15 Jozef nu zeide tot hen: Wat is dat voor een stuk dat gij bedreven hebt? Begreept gij niet, dat een man als ik dit door waarzeggerskunst zeker bemerken zou?

16 Juda zeide: Wat zullen wij mijn heer zeggen en te onzer rechtvaardiging in het midden brengen? God heeft de schuld uwer dienaren uitgevonden. Zie, wij zullen de slaven van mijn heer zijn, zowel wij als hij bij wien de beker gevonden is.

17 Maar hij zeide: God beware mij daarvoor! De man bij wien de beker gevonden is, die zal mijn slaaf worden; maar gij kunt ongedeerd naar uw vader gaan. --

18 Nu trad Juda op hem toe en sprak: Och heer! laat uw dienaar een enkel woord tot mijn heer spreken, en uw toorn ontbrande niet tegen uw dienaar; want gij zijt groot als Farao.

19 Toen mijn heer zijn dienaren vroeg: Hebt gij nog een vader of een broeder?

20 zeiden wij tot mijn heer: Wij hebben een hoogbejaarden vader en een kleinen knaap, een kind des ouderdoms en, daar zijn broeder is gestorven, den enig overgeblevene zijner moeder; zijn vader houdt veel van hem.

21 Gij zeidet tot uw dienaren: Brengt hem tot mij af; opdat ik mijn ogen op hem sla.

22 Wij zeiden daarop tot mijn heer: De knaap kan zijn vader niet verlaten; verlaat hij zijn vader, dan sterft deze.

23 Maar gij zeidet tot uw dienaren: Indien uw jongste broeder niet met u herwaarts komt; wordt gij niet weder bij mij toegelaten.

24 Wij dan, bij uw dienaar, mijn vader, gekomen, deelden hem mede wat mijn heer gezegd had,

25 en toen onze vader zeide: Gaat weder voor ons enige levensmiddelen kopen--

26 zeiden wij: Wij kunnen niet naar Egypte afgaan.
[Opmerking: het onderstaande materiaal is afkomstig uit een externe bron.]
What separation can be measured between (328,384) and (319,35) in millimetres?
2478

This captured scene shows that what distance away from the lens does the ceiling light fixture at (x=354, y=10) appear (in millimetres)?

Als onze jongste broeder bij ons is, zullen wij gaan want wij kunnen niet weder tot dien man toegelaten worden indien onze jongste broeder niet bij ons is.

27 Hierop zeide uw dienaar, mijn vader, tot ons: Gij weet dat mijn vrouw mij twee zonen gebaard heeft.

28 De een ging van mij weg, en ik heb gedacht: Hij is zeker verscheurd; ik heb hem nooit wedergezien.

29 Indien gij ook dezen van mij weghaalt en hem een ongeluk overkomt dan zult gij mijn grijsheid in onspoed in het dodenrijk doen nederdalen.

30 Als ik dan bij uw dienaar, mijn vader, kom en de knaap is niet bij ons, terwijl hij zo innig aan hem verkleefd is,

31 en hij ziet dat de knaap er niet is, dan sterft hij, en uw dienaren zullen de grijsheid van uw dienaar, onzen vader, in jammer in het dodenrijk doen nederdalen.

32 Want ik, uw dienaar, ben voor den knaap bij mijn vader borg gebleven; ik heb gezegd: Als ik hem niet bij u terugbreng, zal ik levenslang als zondaar voor mijn vader staan.

33 Och, laat daarom uw dienaar in plaats van den knaap als slaaf van mijn heer achterblijven, en laat den knaap met zijn broeders naar huis trekken;

34 want hoe zou ik naar mijn vader gaan terwijl de knaap niet bij mij is? Ik zou den rampspoed niet kunnen aanzien die mijn vader zou treffen.